On the first issue posed, the appellants’ counsel contended since the sum as penalty interest out of the total sum claimed was held not claimable without proof of loss of use of fund, there is dispute as to the total amount which the respondent was entitled to recover. As such, partial summary judgment ought not to have been entered against the 1st appellant.
We cannot see any merit in the above contention. Order 14 rule 3 of the Rules of the High Court 1980 (“the rules”) provides in an application for summary judgment the Court may give such judgment for the plaintiff against a defendant on that claim or part as may be just having regard to the nature of the remedy or relief claimed. The purpose of Order 14 of the rules is to enable a plaintiff to obtain summary judgment without trial if he can prove his case clearly. The respondent here had satisfied all the considerations and have established a prima facie case against the appellants as far as the said sum of RM4,871,324.63 and interest on that sum at 2.25% per annum above the base lending rate then at 7.65% per annum were concerned. The appellants had failed to satisfy the court on affidavit evidence that there is an issue or question in dispute which ought to be tried as far as that said sum and that interest is concerned and that being the case, we do not see why this part of the application for summary judgment should be refused. We cannot find any reason why these matters should go formally to trial where no further facts could emerge as far as that part of the claim is concerned.

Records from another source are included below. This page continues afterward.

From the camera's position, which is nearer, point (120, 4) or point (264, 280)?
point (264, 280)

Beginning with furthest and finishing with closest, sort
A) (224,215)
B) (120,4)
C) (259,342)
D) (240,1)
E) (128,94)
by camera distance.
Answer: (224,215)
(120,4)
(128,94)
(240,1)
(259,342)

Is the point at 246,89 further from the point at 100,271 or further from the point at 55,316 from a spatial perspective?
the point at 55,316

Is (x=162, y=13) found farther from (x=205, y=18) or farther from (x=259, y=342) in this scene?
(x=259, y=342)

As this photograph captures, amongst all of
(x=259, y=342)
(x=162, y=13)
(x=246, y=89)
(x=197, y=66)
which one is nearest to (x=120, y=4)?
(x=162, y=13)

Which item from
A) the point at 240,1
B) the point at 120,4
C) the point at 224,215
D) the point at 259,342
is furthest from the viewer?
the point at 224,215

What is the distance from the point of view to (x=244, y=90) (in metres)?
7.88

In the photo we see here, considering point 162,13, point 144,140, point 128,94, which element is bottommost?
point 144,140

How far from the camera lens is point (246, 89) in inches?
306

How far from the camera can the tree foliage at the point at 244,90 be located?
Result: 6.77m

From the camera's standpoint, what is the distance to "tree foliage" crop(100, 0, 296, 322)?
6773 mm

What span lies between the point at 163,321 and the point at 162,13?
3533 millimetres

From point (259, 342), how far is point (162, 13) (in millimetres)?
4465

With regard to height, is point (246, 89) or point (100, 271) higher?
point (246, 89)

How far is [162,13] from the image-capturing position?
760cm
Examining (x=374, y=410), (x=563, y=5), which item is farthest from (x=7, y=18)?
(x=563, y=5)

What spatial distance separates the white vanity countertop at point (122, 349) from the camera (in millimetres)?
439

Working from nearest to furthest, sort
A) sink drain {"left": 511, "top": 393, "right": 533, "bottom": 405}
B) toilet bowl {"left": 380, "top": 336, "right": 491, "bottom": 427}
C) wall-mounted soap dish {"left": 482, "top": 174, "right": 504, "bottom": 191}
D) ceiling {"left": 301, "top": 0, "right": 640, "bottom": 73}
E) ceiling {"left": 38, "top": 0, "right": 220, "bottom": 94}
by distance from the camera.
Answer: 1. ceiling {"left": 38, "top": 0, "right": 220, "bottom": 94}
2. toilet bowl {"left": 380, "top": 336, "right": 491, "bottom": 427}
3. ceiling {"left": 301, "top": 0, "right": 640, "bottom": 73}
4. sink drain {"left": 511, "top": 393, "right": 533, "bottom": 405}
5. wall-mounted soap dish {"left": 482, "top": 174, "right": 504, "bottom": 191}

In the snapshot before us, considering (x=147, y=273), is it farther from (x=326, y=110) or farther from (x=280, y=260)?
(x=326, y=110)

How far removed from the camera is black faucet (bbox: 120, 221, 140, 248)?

On the second issue posed, viz., whether the letter of guarantee is void and unenforceable due to the issue of “past consideration” by virtue of section 80 of the Act, we find that the learned Judge had dealt at length with this issue, as discussed above, and we cannot find anything erroneous with his decision. The fact that the letter of guarantee was dated 12 September 1996 and that the said agreement was dated 6 June 1996 does not render the contract of guarantee to be void for past consideration. The 2nd and 3rd appellants knew that as security for the said term loan facility, the respondent required, inter alia, joint and several guarantees from their goodselves as directors of the 1st appellant, for the sum of RM7,629,643/-. That was clear from the said letter of offer. It was the 2nd and 3rd appellants, as directors of the 1st respondent and as authorised signatories, who affixed their signatures to the said letter of offer confirming the acceptance of all the terms and conditions contained therein. They did not even bother to date it. The evidence showed that the respondent received the signed letter of offer from the appellants on 13 June 1996. The letter of guarantee was dated 12 September 1996 but then, the monies under the said term loan facility were only disbursed on 1 October 1996. Under such circumstances, we cannot see how there can be a question of past consideration arising.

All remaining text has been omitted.